Written by Matt Colletti, a Junior studying business administration at the University of Southern California. Originally from Long Island, New York, Matt was the President of the Italian Honor Society at Manhasset High School, and was an elite/gold finisher in the National Italian Exam (NIE) all four years. After signing into Investment Banking with Bank of America’s NYC office, Matt is looking forward to returning home after graduation and finally getting to enjoy quality pizza again.
When it comes to attending college in the United States, there’s often extreme pressure for incoming students to conform to university norms and take on the culture and attitudes of those around them in the name of “belonging”. While these practices are understandable for a young individual making a seismic transition, as an Italian or Italian-American, that adjustment often comes at the expense of our cultural roots.
As a student here at the University of Southern California, I have witnessed both the struggles and success in this process, and today I will walk you through four key steps to take to maintain your Italian roots at the collegiate level.
1. On-Campus Involvement:
When it comes to maintaining any interest, it’s incredibly helpful to surround yourself with like-minded students. In fact, most universities have hundreds if not thousands of various on-campus clubs for this exact purpose. Personally I’ve attended pasta nights, cappuccino socials, Italian language nights, soccer games, and plenty more fun Italian events! Most importantly, some of your best friends will come from these events, and the shared Italian interest will keep the culture centric in your life.

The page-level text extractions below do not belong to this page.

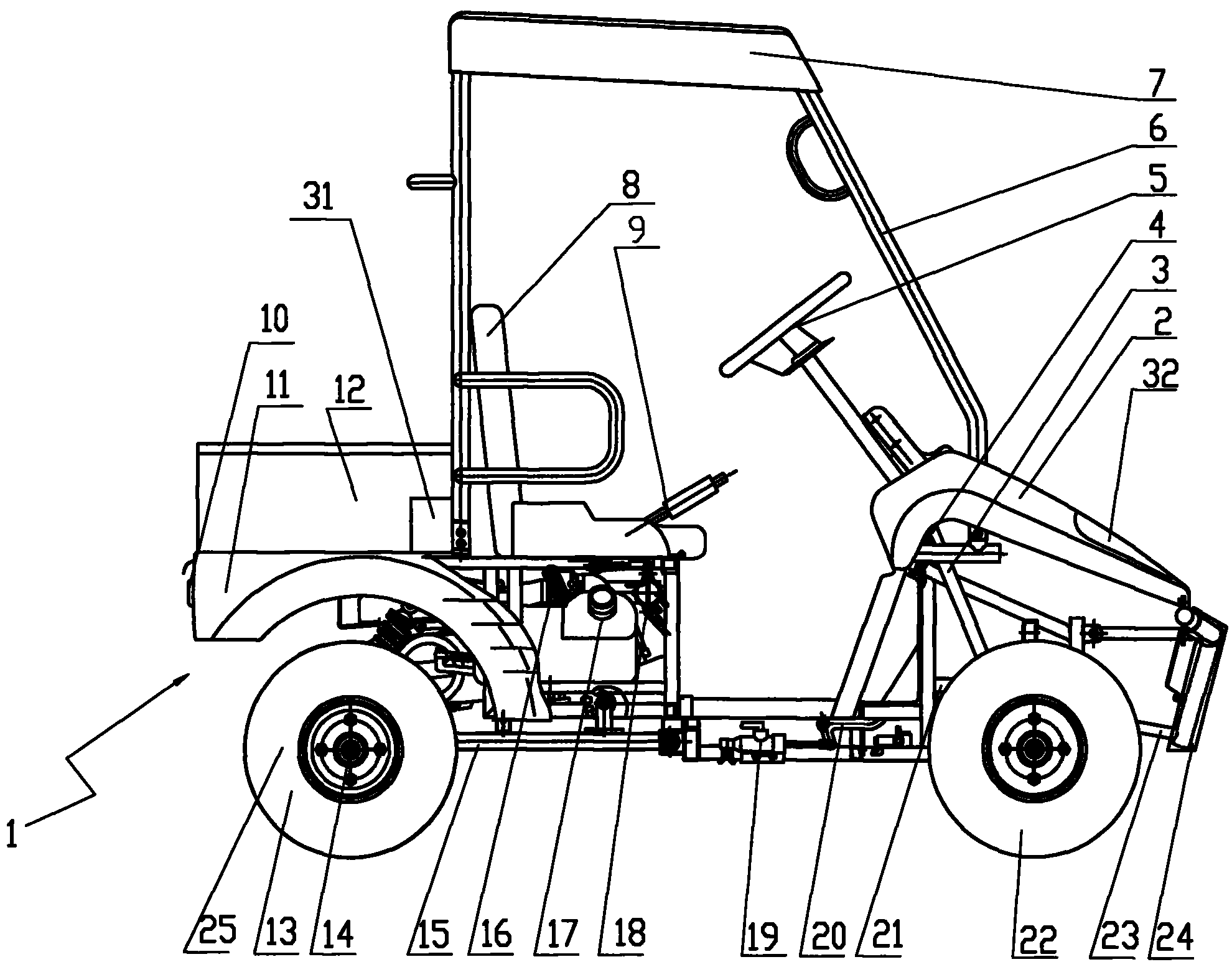 7
6
5
4
3
2
32
8
9
31
10
11
12
1
25
13
14
15
16
17
18
19
20
21
22
23
24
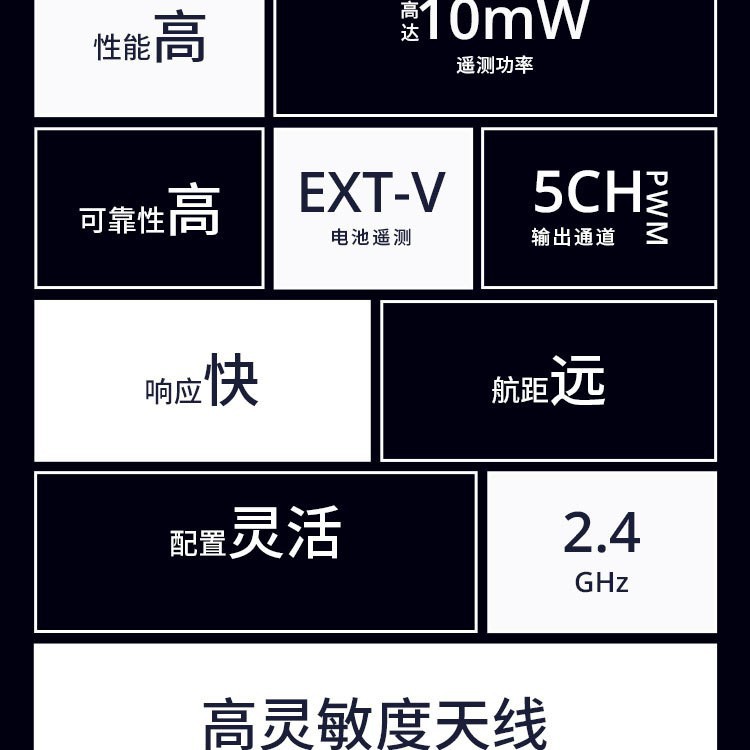 性能高

高达10mW
遥测功率

可靠性高

EXT-V
电池遥测

5CH PWM
输出通道

响应快

航距远

配置灵活

2.4
GHz

高灵敏度天线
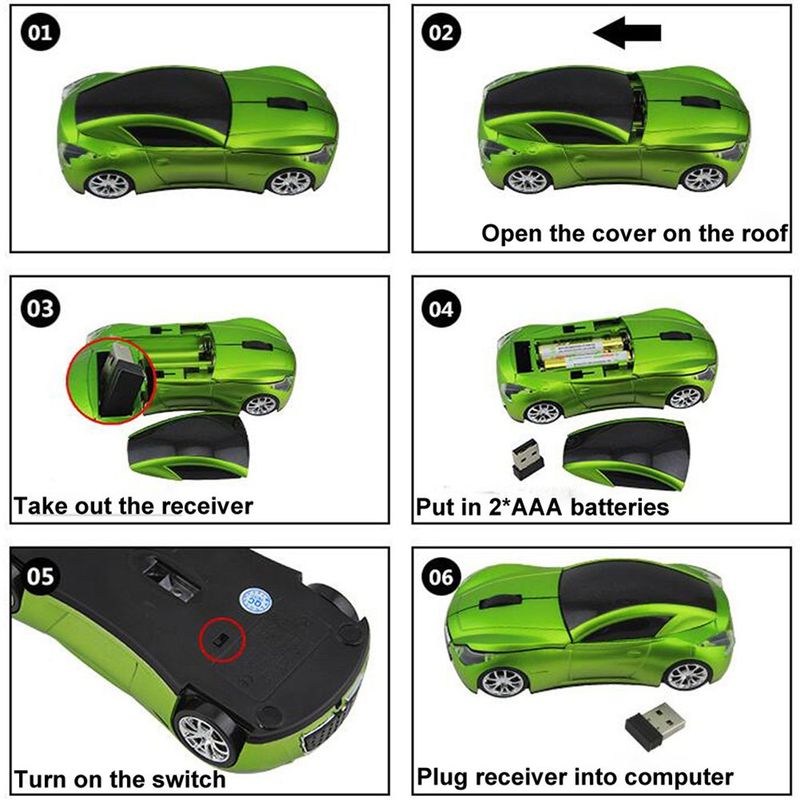 01

02

Open the cover on the roof

03

Take out the receiver

04

Put in 2*AAA batteries

05

Turn on the switch

06

Plug receiver into computer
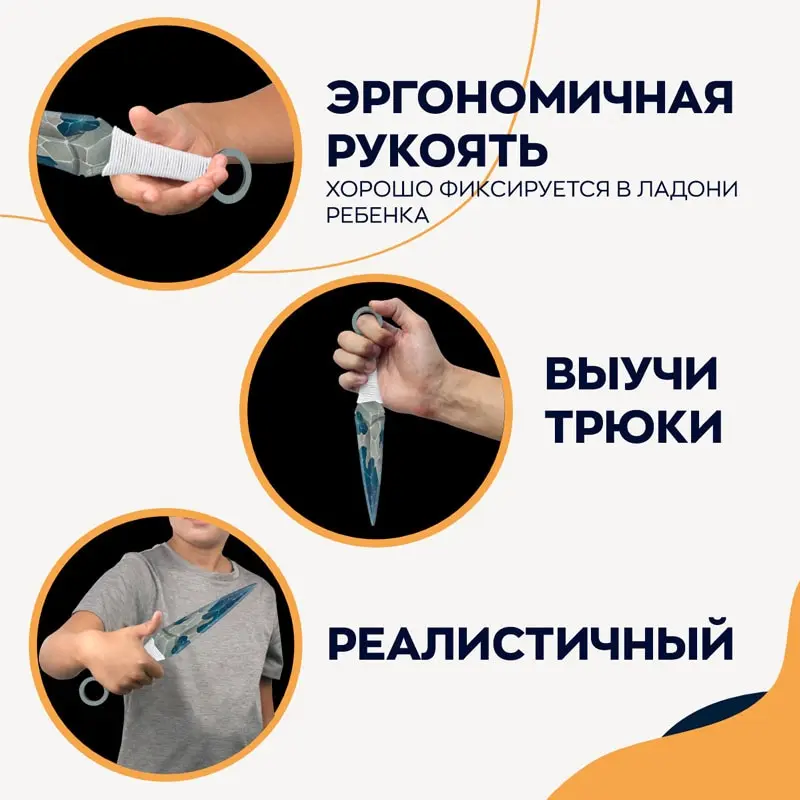 ЭРГОНОМИЧНАЯ РУКОЯТЬ
ХОРОШО ФИКСИРУЕТСЯ В ЛАДОНИ РЕБЕНКА

ВЫУЧИ ТРЮКИ

РЕАЛИСТИЧНЫЙ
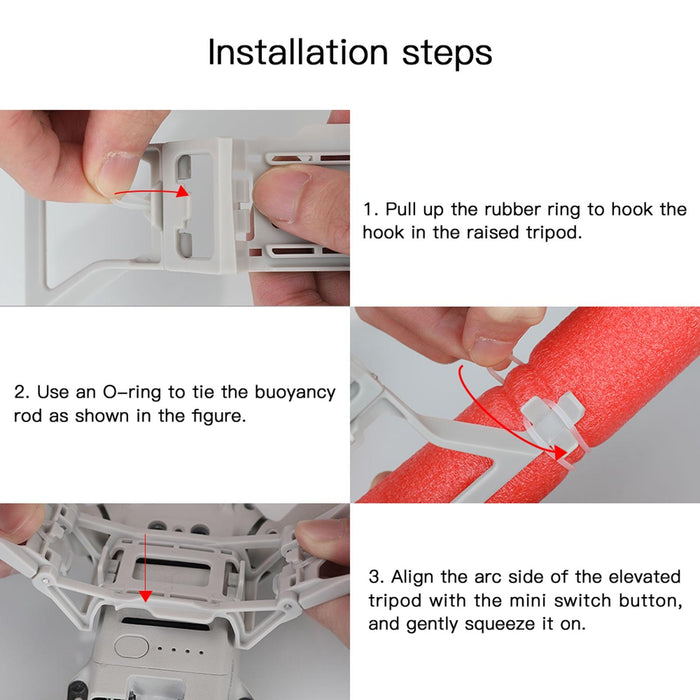 Installation steps

1. Pull up the rubber ring to hook the hook in the raised tripod.

2. Use an O-ring to tie the buoyancy rod as shown in the figure.

3. Align the arc side of the elevated tripod with the mini switch button, and gently squeeze it on.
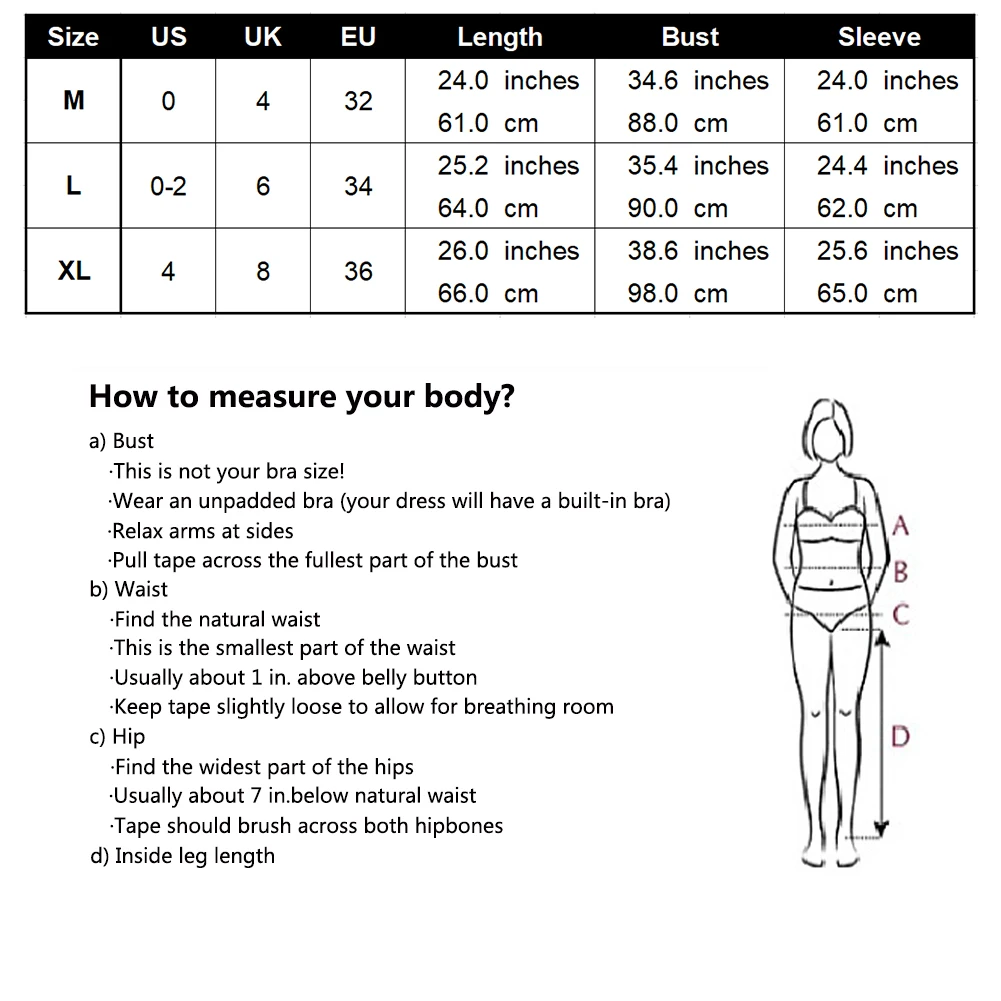 | Size | US | UK | EU | Length | Bust | Sleeve |
|---|---|---|---|---|---|---|
| M | 0 | 4 | 32 | 24.0 inches 61.0 cm | 34.6 inches 88.0 cm | 24.0 inches 61.0 cm |
| L | 0-2 | 6 | 34 | 25.2 inches 64.0 cm | 35.4 inches 90.0 cm | 24.4 inches 62.0 cm |
| XL | 4 | 8 | 36 | 26.0 inches 66.0 cm | 38.6 inches 98.0 cm | 25.6 inches 65.0 cm |

How to measure your body?

a) Bust
·This is not your bra size!
·Wear an unpadded bra (your dress will have a built-in bra)
·Relax arms at sides
·Pull tape across the fullest part of the bust
b) Waist
·Find the natural waist
·This is the smallest part of the waist
·Usually about 1 in. above belly button
·Keep tape slightly loose to allow for breathing room
c) Hip
·Find the widest part of the hips
·Usually about 7 in.below natural waist
·Tape should brush across both hipbones
d) Inside leg length

A
B
C
D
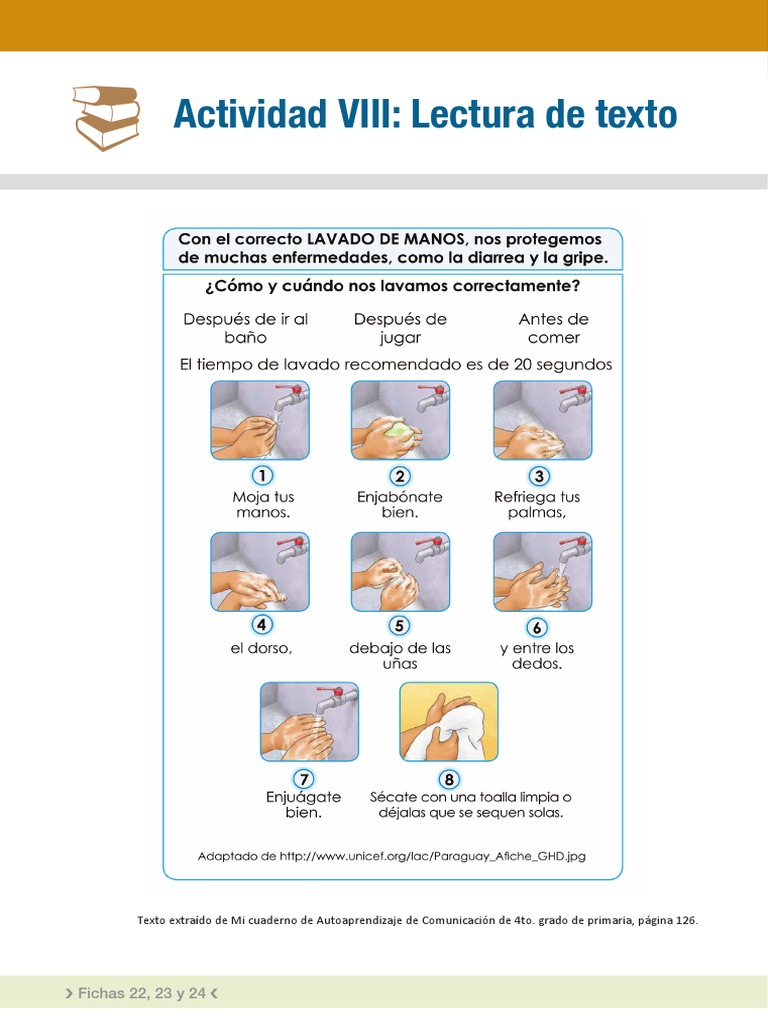 Actividad VIII: Lectura de texto

Con el correcto LAVADO DE MANOS, nos protegemos de muchas enfermedades, como la diarrea y la gripe.

¿Cómo y cuándo nos lavamos correctamente?

Después de ir al baño

Después de jugar

Antes de comer

El tiempo de lavado recomendado es de 20 segundos

1 Moja tus manos.

2 Enjabónate bien.

3 Refriega tus palmas,

4 el dorso,

5 debajo de las uñas

6 y entre los dedos.

7 Enjuágate bien.

8 Sécate con una toalla limpia o déjalas que se sequen solas.

Adaptado de http://www.unicef.org/lac/Paraguay_Afiche_GHD.jpg

Texto extraído de Mi cuaderno de Autoaprendizaje de Comunicación de 4to. grado de primaria, página 126.

› Fichas 22, 23 y 24 ‹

2. Classes and Minors/Majors:
Most universities will also offer academic means of continuing your study of the beautiful Italian language. Maybe you don’t want to major in Italian, should you still prioritize classroom experience? Absolutely! Students can often pick up a “minor” through taking as few as four classes, or can take an Italian class to satisfy an academic requirement. This is a step that all students should seek out, because these courses will inherently compel you to maintain regular practice and exposure to the language.
3. Lifestyle Changes: Outside of the classroom and social scene, it’s vital to find little ways to keep the culture in your daily life. Easy ways include listening to Italian music (some awesome modern playlists on Spotify/Youtube/etc.), reading the news via Italian newspapers/apps, following Italian sports like soccer, or even eating great Italian food with friends!
4. Study Abroad:
One of the most immersive experiences, studying abroad in Italy is an unbelievable experience that every student should pursue if possible. While American communities can often mimic Italian ways, the best way to experience the culture is to be apart of it. Constant language use, historic sightseeing, best food and fashion markets, live Italian concerts/sports…the list goes on. Studying abroad in Italy is the perfect way to continue your Italian journey.